Black Forest Cake

I am not a huge chocolate lover, but I love this cake based on the fact it isn’t as sweet as a typical chocolate cake and the unique flavor of the German chocolate. Some may have a misconception of the flavor of a black forest cake. Generally the cake and the whipped cream are not as sweet and German chocolate has a unique and wonderful flavor that isn’t as bold compared to American versions. There are many variations of this cake and sometimes a butter cream filling is used, so you can choose what type of filling you want to use. Gelatine is used to thicken the whipped cream, in order for it to stand up as the filling. Generally Kirsch (cherry brandy) is used to brush on the cooked and cooled cake before adding the filling and is added to the filling mixture as well. However, I do not like the taste of brandy and felt that it overpowered any cherry flavor. Therefore I used cherry syrup instead. Another option for a cherry flavor is Skyy Infusions™ All Natural Cherry Vodka. However, use the type of cherry flavoring of your choice.


4 oz. of German sweet chocolate from a bakers chocolate bar broken into pieces for easier melting
1/2 cup of milk
1 cup of butter
1 1/2 cups of granulated sugar
4 egg yolks unbeaten
1 teaspoon of vanilla
2 1/2 cups of cake flour sifted
1 teaspoon of baking soda
Dash of salt
1 cup of buttermilk
4 egg whites stiffly beaten
Parchment paper
Filling and Frosting
1 teaspoon of unflavored Knox® gelatine
9 tablespoons of cherry syrup or Kirsch (cherry flavored brandy) divided
2 cups of heavy whipping cream
1/4 cup of granulated sugar
1 – 16 oz. bag of frozen pitted cherries thawed – drain any liquid
Grated German chocolate for garnishing top of the cake (optional)


On parchment paper or wax paper sift flour and add salt and baking soda to the top and set aside. Adding the two other dry ingredients will make it easier when adding them to the cake mixture. In a medium bowl beat the egg whites until stiff peaks have formed and set aside. In a sauce pan over low heat add the milk and chocolate. Stir constantly until chocolate is melted. Set aside. In a large bowl using a mixer, cream butter and sugar, add egg yolks one at a time and beat until incorporated. Add melted chocolate and vanilla and beat until fully incorporated. Add half of the dry ingredients and half of the buttermilk and beat to incorporate. Repeat with the remaining dry and wet ingredients. Pour into two round 9 inch cake pans 1.5 inches in depth lined with parchment paper or sprayed with non-stick cooking spray. Bake in a preheated oven at 350˚ for 30 – 40 minutes or when a butter knife inserted comes out clean. Allow cake to cool completely before assembling with filling and frosting.

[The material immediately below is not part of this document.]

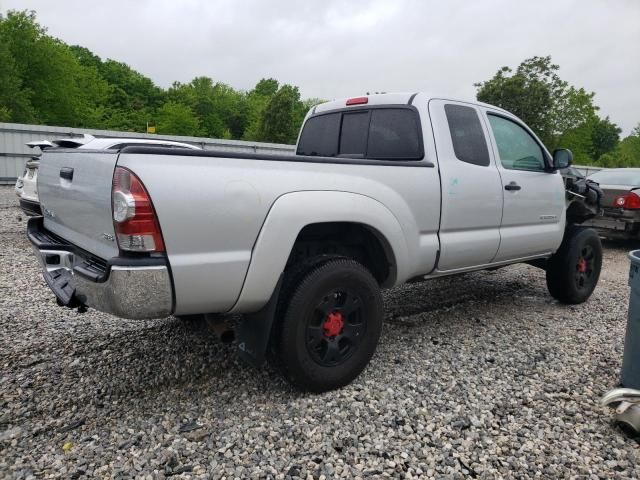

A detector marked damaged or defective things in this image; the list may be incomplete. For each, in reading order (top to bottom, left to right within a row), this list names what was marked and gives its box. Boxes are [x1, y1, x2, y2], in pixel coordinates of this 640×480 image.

In a small bowl add 2 tablespoons of the cherry syrup or Kirsch and gelatine, stir and set aside. Place a large stainless steel bowl in the freezer for 5 minutes, remove and add cream. Using a mixer beat on high until medium to stiff peaks form. Add sugar and 4 tablespoons (1/4 cup) of cherry syrup or Kirsch and gelatine mixture and beat for 1 minute. You do want the egg whites to be stiff without churning to butter. You should be able to tip the bowl upside down if using a stainless bowl.

To assemble cake, place one of the cakes on a platter and brush the cake with 1 1/2 tablespoons of the cherry syrup or Kirsch. Evenly spread a quarter of the whipped cream mixture over the cake. Arrange half of the cherries over the whipped cream mixture. Add the second cake and press down slightly. Brush the cake with 1 1/2 tablespoons of the cherry syrup or Kirsch and frost top and sides of cake with the remaining whipped cream mixture. Arrange the remaining cherries on top of the cake. Grate chocolate over cake if using. Serve immediately. The cake can be refrigerated, but refrigeration will dry the cake some.